> [ASSIGNED TASK 1]:
List every kind of god that, according to the Tori interview, she yelled at.
> [ASSIGNED TASK 2]:
Where does the Tori interview say the album From The Choirgirl Hotel was recorded?
> [ASSIGNED TASK 3]:
Pick up the Tori interview after its final sentence and write a plausible continuation.

> [PROVIDED PASSAGE]:

○ ○ ○ ○ ○ ○ ○

Tori's newest album From The Choirgirl Hotel was recorded in Cornwall,
England in an old barn which had been reformed to a home-studio. The
North-Carolina-born Tori is now living there with English Mark Hawley. Hawley
has worked with Tori since Under The Pink, has been her "dear friend", for a
year her lover and now from the day after this interview her husband. The
wedding took place at the end of February in a small country village near
London.
What is the most significant thing
that happened to you between your two latest albums?
I wasn't going to publish my new album, because
I became pregnant at the end of my previous tour. When I was third month
pregnant I had a miscarriage. I had to give myself time to enjoy the pregnancy
and motherhood - I really didn't have any plans. When I had the miscarriage, the
music just started to arise. Do you know the feeling when you're empty inside,
literally - and the hormones are mixed up and all those things happen? When I'm
having some kind of crisis, the songs turn the universe upside down to find me.
I have a good relationship with the Muse who usually comes to me and brings
girls along and they start dragging me up. So even when I wasn't able to create
new as a human being, I was able to do that as a musician.
Some of the songs of the new album
are confusingly innocent and the others seem to be very calm.
It is strange 'cause I knew about my pregnancy
at a very early point - just in a couple of days - so I became attached to the
baby without being conscious of the danger. I didn't even think that losing the
baby was possible. And when that happened - of course no one can be prepared to
that, you have no idea how to feel about such a loss. The love I felt for that
life had not ended. I knew that that love had changed me - I had never before
been able to love and to give myself at the same time. Now I had to give myself
'cause I didn't know what else to do. At first you start blaming, the you get
angry. I yelled at every existing god, Christian, Jewish, Hindu, Celt and I
attracted them all. I had a lot of questions. Sometimes you see how people beat
their children up in a mall, and there is no since in it - why some kids are
taken from the loving parents and why children are given to those who are
treating them badly. That all is a part of the big mystery of life.

○ ○ ○ ○ ○ ○ ○

> [EXERCISE DATA]:
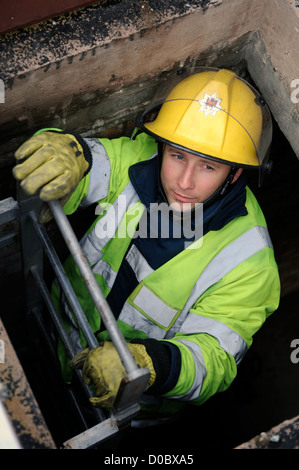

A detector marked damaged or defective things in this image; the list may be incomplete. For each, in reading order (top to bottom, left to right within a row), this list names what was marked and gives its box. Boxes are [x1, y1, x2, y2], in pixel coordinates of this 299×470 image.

rusty metal surface [0, 318, 56, 450]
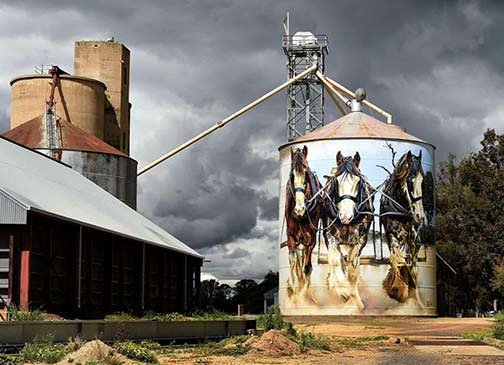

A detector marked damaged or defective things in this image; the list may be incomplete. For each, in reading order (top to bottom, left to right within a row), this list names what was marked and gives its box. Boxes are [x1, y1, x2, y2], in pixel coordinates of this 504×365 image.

rusty metal silo [278, 109, 436, 314]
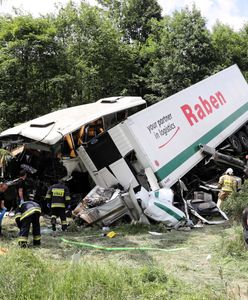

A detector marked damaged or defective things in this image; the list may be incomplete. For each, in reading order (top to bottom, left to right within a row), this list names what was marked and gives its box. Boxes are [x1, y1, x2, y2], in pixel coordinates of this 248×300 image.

wrecked bus [0, 63, 248, 225]
overturned vehicle [0, 64, 248, 227]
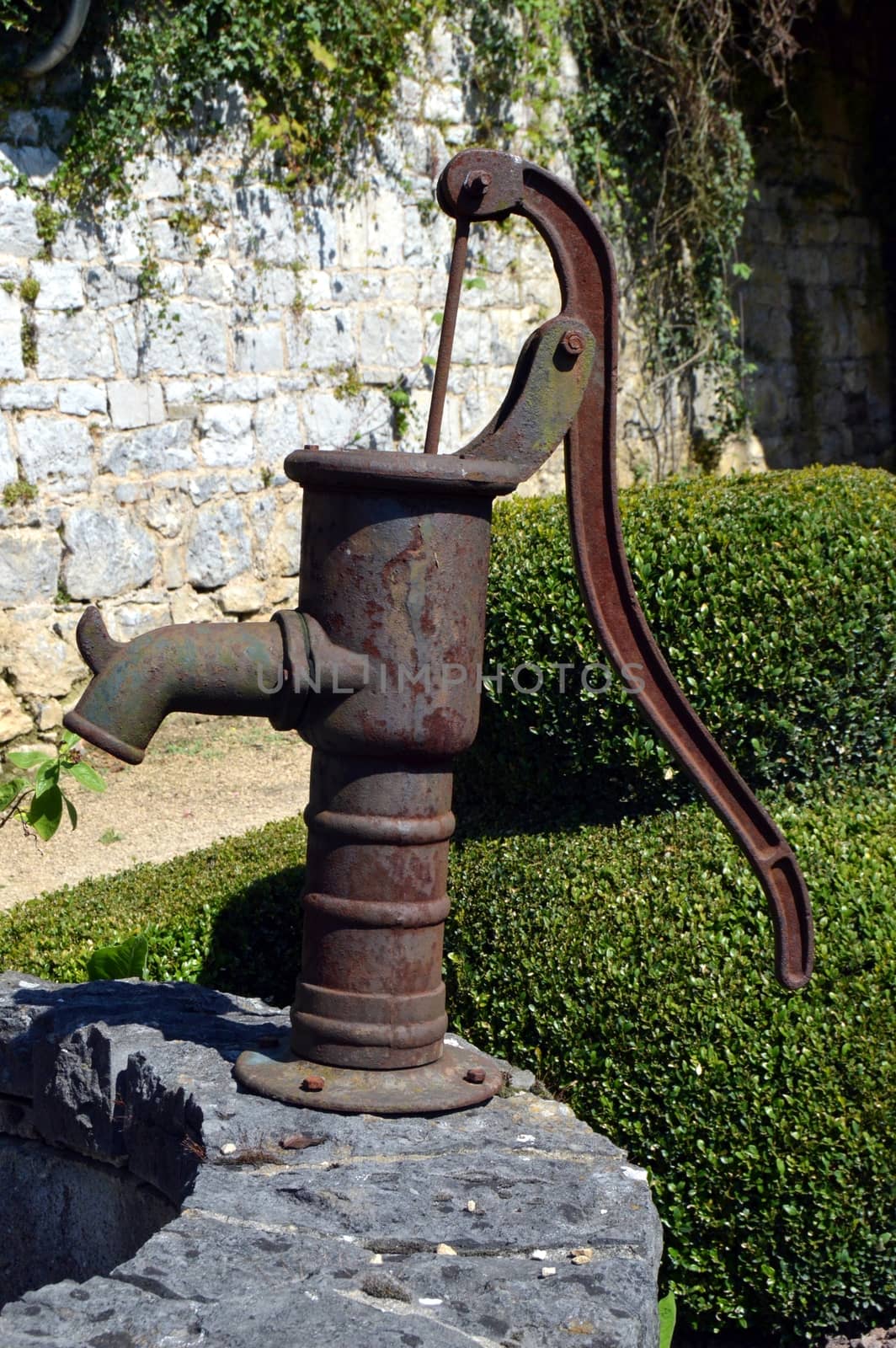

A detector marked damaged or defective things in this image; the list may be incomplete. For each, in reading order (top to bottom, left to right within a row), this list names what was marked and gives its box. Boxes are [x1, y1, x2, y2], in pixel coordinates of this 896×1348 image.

rusty cast iron pump [67, 150, 815, 1119]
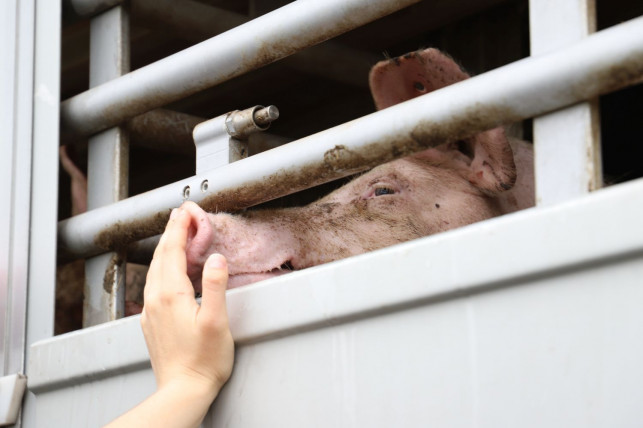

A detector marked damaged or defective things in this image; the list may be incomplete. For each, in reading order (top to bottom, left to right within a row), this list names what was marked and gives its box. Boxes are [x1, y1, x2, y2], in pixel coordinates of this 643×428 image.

rusty metal bar [61, 0, 422, 139]
rusty metal bar [56, 16, 643, 262]
rusty metal bar [528, 0, 604, 206]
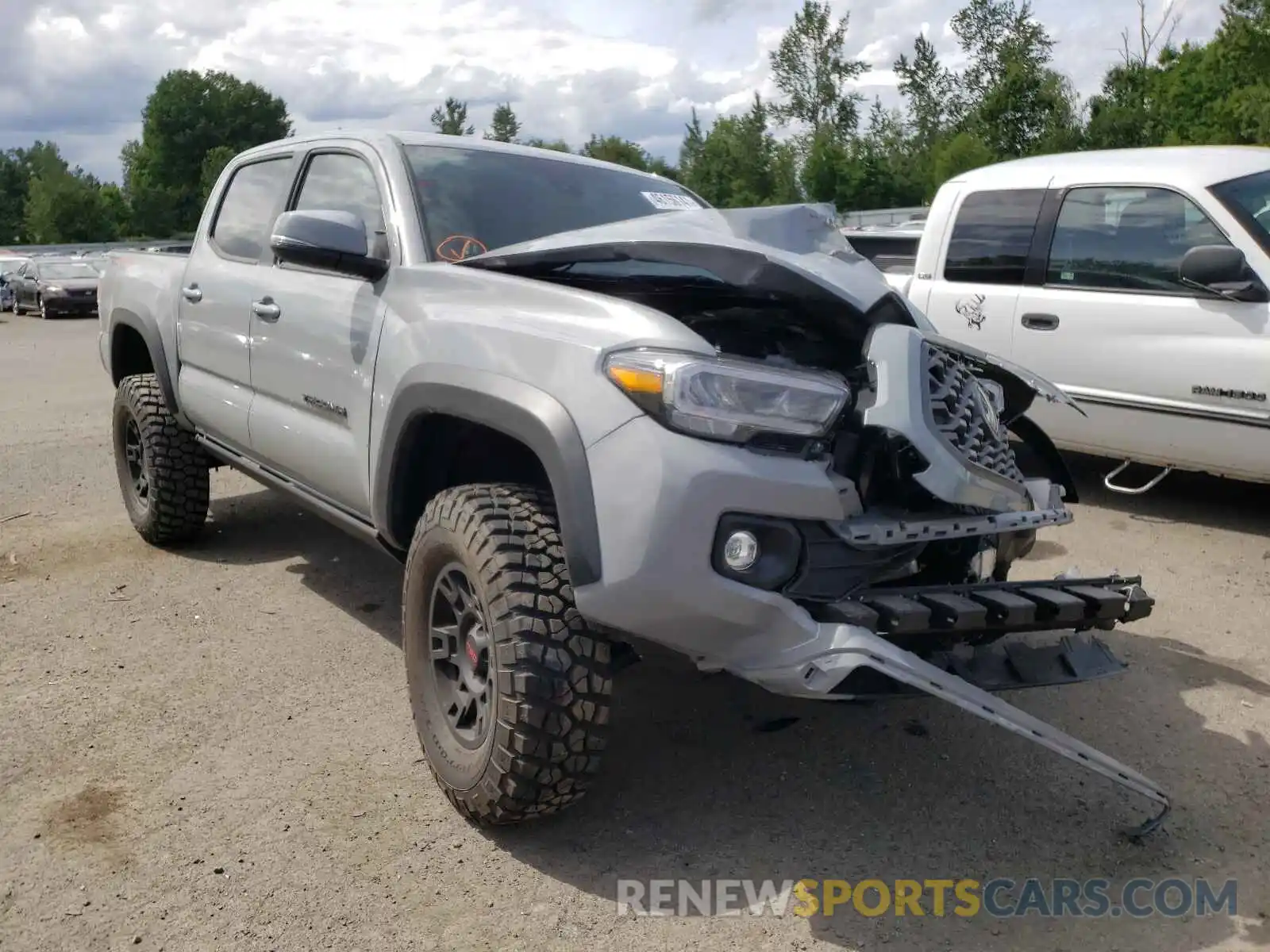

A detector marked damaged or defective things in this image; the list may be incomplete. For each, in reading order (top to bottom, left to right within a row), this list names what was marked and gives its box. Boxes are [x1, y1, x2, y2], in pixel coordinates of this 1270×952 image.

crumpled hood [457, 203, 1082, 416]
damaged front end [457, 202, 1168, 832]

○ ○ ○ ○ ○ ○ ○

> [RESULT 1]:
Christian, Jewish, Hindu, Celt

> [RESULT 2]:
It was recorded in Cornwall, England, in an old barn that had been converted into a home studio.

> [RESULT 3]:
Nowadays I'm much more peaceful about death. A
few weeks ago a friend of mine said to me that "now you understand death a lot
better. If I was going to die, I really would like to meet you." That person
was right, for the last year I've been talking to a non-physical being, to the
spirit of my child.
Was your pregnancy planned?
The man I lived with... It was a surprise that I
became pregnant. Our relationship was not brand new, but we had not been
together for a long time either. The experience made our relationship closer, a
much closer. I've heard that it raises you to a certain direction or to
another. I hope that nobody has to live with such an experience, but I have
decided to deal with it and I'm not going to hide it.
What is Choirgirl Hotel and who are living there?
Every song is a individual. I call my songs
"girls" - in a way they have existed like the being who was at first outside of
me, and then visited me and then left because he/she couldn't settle. The songs
are individuals, they visit me, I record them and then they go to the world by
themselves. I send them away with a lunchbox and a juice bottle. (laughter)
Every girl has her own protons and neutrons inside her. Raspberry Swirl is her
own unity and Spark has a thing of her own.
Later I started to see those girls at some
hotel. Some of them spent time at pool and drank margaritas. Some of them
answered the phone after gagging the person at the reception. Another girl
visited the strange guy at the room number 13. I saw a bunch of people whose
members were very independent yet they still worked together well. Sort of like
a band. I wasn't sure about my role: Would they let me join in, did they want
me to tell what they were doing or were they trying to tell me things that I
had to express.
Is writing songs always like that or is it part of the crisis?
No, they always come in the same way, ever since
I was a little girl. I really have to work with them; sometimes I might get
this short tune that I'm trying to work with for a couple of years, but nothing
happens. The songs might... [here is an expression that I'm not able to
translate; Tori means that the miscarriage is possible with songs, too]... as well. Outside of me there's some kind of a source of music which is much clearer for me than people's images about religion. I
feel that there is an eternal and divine source of creativity and that I make
my songs with someone else.
How has the thing that you are a daughter and a granddaughter of a
preacherman affected your opinion about religion?
I wasn't a daughter of a preacherman I could
base a church of Modern time Nazarenes! However, I saw the darker sides of the
Christian church. The problem with all the big four religions is that they
won't admit their dark sides. I have a big suspicion about them all. The
suspicion is very deep in me, it's in my every cell. There are some really good
things about the teachings of Jesus, but Jesus had nothing do with the modern
day Christianity. Both of my grandfathers were priests and then my father...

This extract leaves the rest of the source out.